------ Veri Kayıtları ------
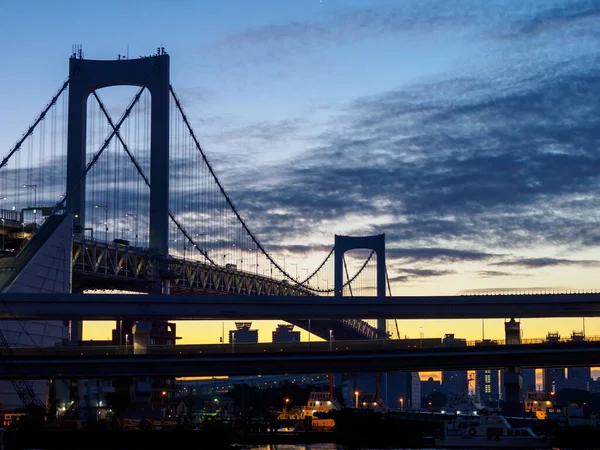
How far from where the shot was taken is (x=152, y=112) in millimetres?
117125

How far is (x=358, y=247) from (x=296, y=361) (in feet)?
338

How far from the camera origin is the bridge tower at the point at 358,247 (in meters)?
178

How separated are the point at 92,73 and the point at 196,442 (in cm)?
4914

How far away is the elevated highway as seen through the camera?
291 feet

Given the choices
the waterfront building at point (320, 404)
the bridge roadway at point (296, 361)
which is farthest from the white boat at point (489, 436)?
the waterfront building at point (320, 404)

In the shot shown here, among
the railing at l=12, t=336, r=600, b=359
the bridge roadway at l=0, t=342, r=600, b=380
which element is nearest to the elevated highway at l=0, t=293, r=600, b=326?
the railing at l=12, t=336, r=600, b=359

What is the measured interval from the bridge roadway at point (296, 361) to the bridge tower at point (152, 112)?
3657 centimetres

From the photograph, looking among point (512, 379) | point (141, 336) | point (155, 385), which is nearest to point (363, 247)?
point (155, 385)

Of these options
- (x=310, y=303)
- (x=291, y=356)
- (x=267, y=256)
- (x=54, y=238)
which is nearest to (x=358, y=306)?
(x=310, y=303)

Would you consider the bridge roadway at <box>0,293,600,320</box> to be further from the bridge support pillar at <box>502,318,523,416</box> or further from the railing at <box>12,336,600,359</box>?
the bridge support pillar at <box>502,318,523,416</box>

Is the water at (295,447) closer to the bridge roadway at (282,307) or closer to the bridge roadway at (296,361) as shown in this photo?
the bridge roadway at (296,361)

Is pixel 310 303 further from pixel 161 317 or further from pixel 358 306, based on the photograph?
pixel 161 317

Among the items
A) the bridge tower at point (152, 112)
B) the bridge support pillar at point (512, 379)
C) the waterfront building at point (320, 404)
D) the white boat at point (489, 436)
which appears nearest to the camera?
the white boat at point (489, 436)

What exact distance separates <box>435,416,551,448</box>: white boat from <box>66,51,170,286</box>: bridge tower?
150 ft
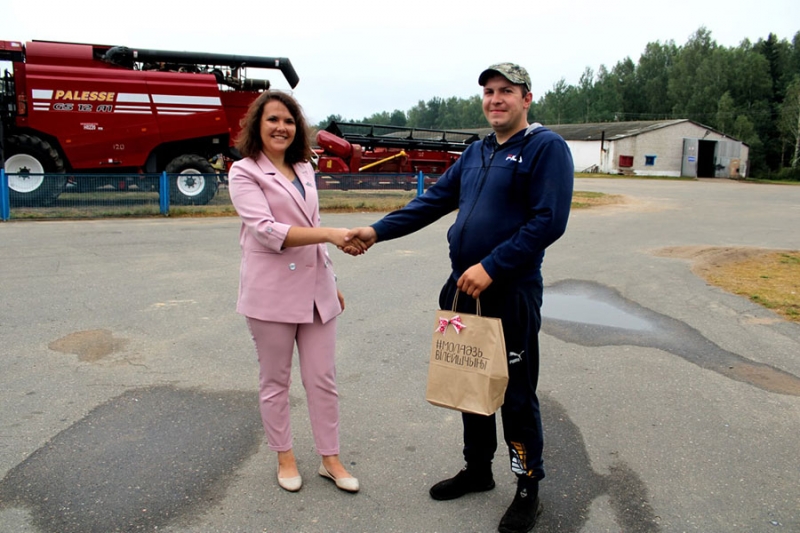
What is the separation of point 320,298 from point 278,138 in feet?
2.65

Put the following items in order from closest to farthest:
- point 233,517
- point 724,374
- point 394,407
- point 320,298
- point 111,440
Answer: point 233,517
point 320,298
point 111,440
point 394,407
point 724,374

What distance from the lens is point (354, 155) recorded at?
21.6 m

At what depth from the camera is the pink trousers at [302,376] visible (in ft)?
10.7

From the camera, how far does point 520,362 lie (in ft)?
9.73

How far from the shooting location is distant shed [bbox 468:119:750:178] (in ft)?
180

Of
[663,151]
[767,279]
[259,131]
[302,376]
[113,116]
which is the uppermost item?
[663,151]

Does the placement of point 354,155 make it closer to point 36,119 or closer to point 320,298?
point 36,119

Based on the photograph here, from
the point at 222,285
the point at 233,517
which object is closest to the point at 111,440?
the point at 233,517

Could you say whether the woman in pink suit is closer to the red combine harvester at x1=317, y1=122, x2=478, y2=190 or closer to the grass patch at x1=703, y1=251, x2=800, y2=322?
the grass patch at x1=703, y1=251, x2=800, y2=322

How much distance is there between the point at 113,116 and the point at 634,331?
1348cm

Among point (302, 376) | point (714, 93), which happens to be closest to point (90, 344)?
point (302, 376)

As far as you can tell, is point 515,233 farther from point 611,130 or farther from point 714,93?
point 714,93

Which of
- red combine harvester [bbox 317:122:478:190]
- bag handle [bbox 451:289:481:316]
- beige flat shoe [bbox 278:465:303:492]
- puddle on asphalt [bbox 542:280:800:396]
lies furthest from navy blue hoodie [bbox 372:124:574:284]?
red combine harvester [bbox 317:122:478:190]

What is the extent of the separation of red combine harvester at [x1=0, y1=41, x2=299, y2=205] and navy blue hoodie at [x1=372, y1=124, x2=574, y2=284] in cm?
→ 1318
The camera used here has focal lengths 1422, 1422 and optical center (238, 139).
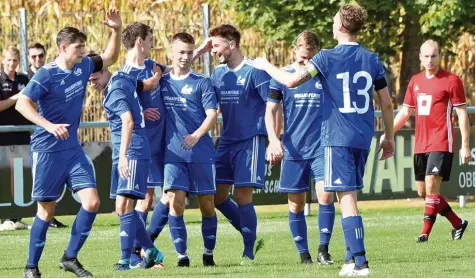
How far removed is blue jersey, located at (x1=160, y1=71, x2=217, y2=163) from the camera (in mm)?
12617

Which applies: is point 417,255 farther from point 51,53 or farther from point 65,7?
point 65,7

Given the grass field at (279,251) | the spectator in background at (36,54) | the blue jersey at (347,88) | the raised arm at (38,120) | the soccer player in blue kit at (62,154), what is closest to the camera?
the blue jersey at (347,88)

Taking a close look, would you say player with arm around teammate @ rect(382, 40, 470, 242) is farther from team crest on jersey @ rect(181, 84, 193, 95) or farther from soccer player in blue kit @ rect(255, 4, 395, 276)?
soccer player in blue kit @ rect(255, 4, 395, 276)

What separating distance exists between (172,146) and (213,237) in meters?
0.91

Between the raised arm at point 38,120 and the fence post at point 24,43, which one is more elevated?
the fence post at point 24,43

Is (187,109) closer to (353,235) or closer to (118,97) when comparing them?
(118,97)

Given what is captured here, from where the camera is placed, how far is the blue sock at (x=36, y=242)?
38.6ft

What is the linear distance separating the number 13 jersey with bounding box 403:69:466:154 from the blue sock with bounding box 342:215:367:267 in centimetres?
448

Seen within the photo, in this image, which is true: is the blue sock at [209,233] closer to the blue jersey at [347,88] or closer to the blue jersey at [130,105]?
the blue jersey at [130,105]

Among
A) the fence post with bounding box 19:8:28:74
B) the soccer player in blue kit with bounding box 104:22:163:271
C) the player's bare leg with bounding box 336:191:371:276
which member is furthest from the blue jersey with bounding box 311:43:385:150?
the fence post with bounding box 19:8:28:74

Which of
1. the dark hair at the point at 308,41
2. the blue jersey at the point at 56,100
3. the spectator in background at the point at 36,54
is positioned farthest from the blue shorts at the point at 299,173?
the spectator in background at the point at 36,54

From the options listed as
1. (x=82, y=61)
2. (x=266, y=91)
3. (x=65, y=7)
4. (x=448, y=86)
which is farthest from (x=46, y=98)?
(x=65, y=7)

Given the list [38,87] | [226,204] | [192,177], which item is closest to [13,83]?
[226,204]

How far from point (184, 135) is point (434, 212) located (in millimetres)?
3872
------
Verilen Problem:
Yukarıdaki kayıtların tamamını satır satır, hiçbir değişiklik yapmadan yeniden yazın. Resimleri cevaba eklemeyin.

Tam Çıktı:
How far from where the shot was taken is (x=152, y=112) in millimetres?
117125

How far is (x=358, y=247) from (x=296, y=361) (in feet)?
338

How far from the camera origin is the bridge tower at the point at 358,247 (in meters)?
178

How separated are the point at 92,73 and the point at 196,442 (in cm)?
4914

How far away is the elevated highway as seen through the camera?
291 feet

Given the choices
the waterfront building at point (320, 404)
the bridge roadway at point (296, 361)
which is farthest from the white boat at point (489, 436)?
the waterfront building at point (320, 404)

In the shot shown here, among
the railing at l=12, t=336, r=600, b=359
the bridge roadway at l=0, t=342, r=600, b=380
which element is nearest to the elevated highway at l=0, t=293, r=600, b=326?
the railing at l=12, t=336, r=600, b=359

What is the measured interval from the bridge roadway at point (296, 361) to the bridge tower at point (152, 112)?
3657 centimetres

From the photograph, looking among point (512, 379) | point (141, 336) | point (155, 385), which is nearest to point (363, 247)?
point (155, 385)

Of these options
- (x=310, y=303)
- (x=291, y=356)
- (x=267, y=256)
- (x=54, y=238)
which is nearest to (x=358, y=306)?
(x=310, y=303)

Would you consider the bridge roadway at <box>0,293,600,320</box> to be further from the bridge support pillar at <box>502,318,523,416</box> or further from the railing at <box>12,336,600,359</box>?
the bridge support pillar at <box>502,318,523,416</box>

Is the water at (295,447) closer to the bridge roadway at (282,307) or closer to the bridge roadway at (296,361) as shown in this photo?
the bridge roadway at (296,361)

Is pixel 310 303 further from pixel 161 317 or further from pixel 358 306, based on the photograph?
pixel 161 317

Among the items
A) the bridge tower at point (152, 112)
B) the bridge support pillar at point (512, 379)
C) the waterfront building at point (320, 404)
D) the white boat at point (489, 436)
which appears nearest to the camera?
the white boat at point (489, 436)

What exact distance separates <box>435,416,551,448</box>: white boat from <box>66,51,170,286</box>: bridge tower?
150 ft
What is the separation of point 320,298 from point 278,138 in feet?
2.65

Put the following items in order from closest to farthest:
- point 233,517
- point 724,374
- point 394,407
- point 320,298
- point 111,440
Answer: point 233,517
point 320,298
point 111,440
point 394,407
point 724,374

What distance from the lens is point (354, 155) recorded at?
21.6 m

At what depth from the camera is the pink trousers at [302,376] visible (in ft)?
10.7

From the camera, how far does point 520,362 lie (in ft)?
9.73

How far from the shooting location is distant shed [bbox 468:119:750:178] (in ft)?
180

Of
[663,151]
[767,279]
[259,131]
[302,376]
[113,116]
which is the uppermost item?
[663,151]

Does the placement of point 354,155 make it closer to point 36,119 or closer to point 320,298?
point 36,119

Based on the photograph here, from
the point at 222,285
the point at 233,517
which object is closest to the point at 111,440?
the point at 233,517

Could you say whether the woman in pink suit is closer to the red combine harvester at x1=317, y1=122, x2=478, y2=190 or closer to the grass patch at x1=703, y1=251, x2=800, y2=322?
the grass patch at x1=703, y1=251, x2=800, y2=322

How much distance is there between the point at 113,116 and the point at 634,331?
1348cm

Among point (302, 376) | point (714, 93), which happens to be closest to point (90, 344)?
point (302, 376)

As far as you can tell, is point 515,233 farther from point 611,130 or farther from point 714,93?
point 714,93

Which of
- red combine harvester [bbox 317:122:478:190]
- bag handle [bbox 451:289:481:316]
- beige flat shoe [bbox 278:465:303:492]
- puddle on asphalt [bbox 542:280:800:396]
lies furthest from navy blue hoodie [bbox 372:124:574:284]?
red combine harvester [bbox 317:122:478:190]

What is the extent of the separation of red combine harvester at [x1=0, y1=41, x2=299, y2=205] and navy blue hoodie at [x1=372, y1=124, x2=574, y2=284] in cm?
→ 1318
The camera used here has focal lengths 1422, 1422 and optical center (238, 139).
How far removed is blue jersey, located at (x1=160, y1=71, x2=217, y2=163) from the camera (in mm)?
12617

Which applies: is point 417,255 farther from point 51,53 or farther from point 65,7?
point 65,7

Given the grass field at (279,251) | the spectator in background at (36,54) | the blue jersey at (347,88) | the raised arm at (38,120) | the soccer player in blue kit at (62,154), what is closest to the camera?
the blue jersey at (347,88)

Taking a close look, would you say player with arm around teammate @ rect(382, 40, 470, 242) is farther from team crest on jersey @ rect(181, 84, 193, 95) or farther from soccer player in blue kit @ rect(255, 4, 395, 276)?
soccer player in blue kit @ rect(255, 4, 395, 276)

What separating distance exists between (172,146) and (213,237) in meters?
0.91

Between the raised arm at point 38,120 and the fence post at point 24,43, which one is more elevated?
the fence post at point 24,43

Is (187,109) closer to (353,235) or closer to (118,97) when comparing them?
(118,97)

Given what is captured here, from where the camera is placed, how far is the blue sock at (x=36, y=242)?
38.6ft

What is the linear distance separating the number 13 jersey with bounding box 403:69:466:154 from the blue sock with bounding box 342:215:367:267 in centimetres?
448

Seen within the photo, in this image, which is true: is the blue sock at [209,233] closer to the blue jersey at [347,88] or closer to the blue jersey at [130,105]?
the blue jersey at [130,105]

Among
A) the fence post with bounding box 19:8:28:74
B) the soccer player in blue kit with bounding box 104:22:163:271
C) the player's bare leg with bounding box 336:191:371:276
which member is furthest from the blue jersey with bounding box 311:43:385:150?
the fence post with bounding box 19:8:28:74

Which of
1. the dark hair at the point at 308,41
2. the blue jersey at the point at 56,100
3. the spectator in background at the point at 36,54
is positioned farthest from the blue shorts at the point at 299,173?
the spectator in background at the point at 36,54

From the options listed as
1. (x=82, y=61)
2. (x=266, y=91)
3. (x=65, y=7)
4. (x=448, y=86)
which is farthest from (x=46, y=98)?
(x=65, y=7)

Given the list [38,87] | [226,204] | [192,177], which item is closest to [13,83]?
[226,204]

How far from point (184, 135) is point (434, 212) located (in millimetres)?
3872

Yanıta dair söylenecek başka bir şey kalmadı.